Das war in der Tat ein Geniestreich, an dem paradoxerweise Politiker aus dem ausgebooteten Westen entscheidenden Anteil hatten. Nutznießer war bekanntermaßen der Osten, namentlich China. Wobei es auch Gewinner auf Seiten der globalen Verlierer gab. Man darf sich solche geopolitischen Verschiebungen nicht absolut vorstellen. Eine differenzierte Betrachtung führt zu dem Ergebnis, dass in Regionen, die wenig betroffen waren von den Auswirkungen der Pandemien, die Disruptionen zur politischen Stabilisierung beitrugen. Die Hauptbetroffenen dagegen kamen in so bedrohliche Schieflagen, dass das Gros der Bevölkerung redundant wurde.
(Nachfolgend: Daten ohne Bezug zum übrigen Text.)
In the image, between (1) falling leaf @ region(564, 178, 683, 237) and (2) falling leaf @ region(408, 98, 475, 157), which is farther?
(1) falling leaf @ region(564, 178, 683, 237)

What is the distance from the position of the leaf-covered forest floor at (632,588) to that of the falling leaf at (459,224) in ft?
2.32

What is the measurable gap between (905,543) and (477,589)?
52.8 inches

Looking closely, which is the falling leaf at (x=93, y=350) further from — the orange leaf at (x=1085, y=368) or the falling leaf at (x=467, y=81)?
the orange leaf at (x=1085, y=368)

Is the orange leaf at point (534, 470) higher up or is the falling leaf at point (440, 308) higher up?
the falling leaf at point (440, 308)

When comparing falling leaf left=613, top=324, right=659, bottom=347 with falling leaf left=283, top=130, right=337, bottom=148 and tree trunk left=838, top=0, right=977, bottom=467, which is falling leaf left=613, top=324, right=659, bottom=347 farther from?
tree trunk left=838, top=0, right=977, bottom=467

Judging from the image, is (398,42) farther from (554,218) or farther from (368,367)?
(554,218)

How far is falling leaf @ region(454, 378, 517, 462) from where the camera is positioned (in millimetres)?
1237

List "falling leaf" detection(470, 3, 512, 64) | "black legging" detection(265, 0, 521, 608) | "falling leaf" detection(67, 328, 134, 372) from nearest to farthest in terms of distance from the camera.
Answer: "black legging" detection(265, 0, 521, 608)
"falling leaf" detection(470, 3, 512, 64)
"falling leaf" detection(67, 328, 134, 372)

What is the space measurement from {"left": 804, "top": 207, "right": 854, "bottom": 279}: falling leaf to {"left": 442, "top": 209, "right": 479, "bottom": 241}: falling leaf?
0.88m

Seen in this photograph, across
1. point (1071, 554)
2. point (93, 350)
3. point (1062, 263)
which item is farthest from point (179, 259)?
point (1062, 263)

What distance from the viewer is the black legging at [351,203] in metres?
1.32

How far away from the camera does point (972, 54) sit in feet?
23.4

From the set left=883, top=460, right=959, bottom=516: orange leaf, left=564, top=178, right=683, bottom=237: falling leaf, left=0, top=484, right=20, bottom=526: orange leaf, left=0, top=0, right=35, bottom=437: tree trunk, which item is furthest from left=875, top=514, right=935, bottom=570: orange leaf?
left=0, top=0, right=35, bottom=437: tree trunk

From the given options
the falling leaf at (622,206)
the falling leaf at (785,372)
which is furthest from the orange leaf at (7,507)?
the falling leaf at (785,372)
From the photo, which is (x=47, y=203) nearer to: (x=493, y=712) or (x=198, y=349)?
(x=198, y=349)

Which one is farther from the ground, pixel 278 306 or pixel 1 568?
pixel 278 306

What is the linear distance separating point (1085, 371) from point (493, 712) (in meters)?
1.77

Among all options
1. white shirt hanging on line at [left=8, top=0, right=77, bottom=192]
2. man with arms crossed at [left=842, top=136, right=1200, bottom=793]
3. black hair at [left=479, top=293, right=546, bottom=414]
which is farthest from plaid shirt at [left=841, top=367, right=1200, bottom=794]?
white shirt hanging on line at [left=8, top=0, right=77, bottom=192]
Das entspricht den Auswirkungen der Pest 1347 bis 1351. Jan Vogler fand heraus, dass noch im deutschen Kaiserreich, also mehr 500 Jahre später, konservative Parteien in Gebieten mit schwachen Pestausbrüchen stark vertreten waren, und umgekehrt. 

Nun, auch wenn wir noch nicht das Jahr 2500 schreiben, wird man eine Tendenz zu beobachten haben, die in dieselbe Richtung weist. Allerdings unter dem Vorbehalt, dass das Begriffspaar konservativ/fortschrittlich schon vor dem Pandemium als Marker für politische Einstellungen nicht mehr tauglich war.

 

 

Die Fragen stellte Rolf Schönlau, der auch die Antworten besorgte.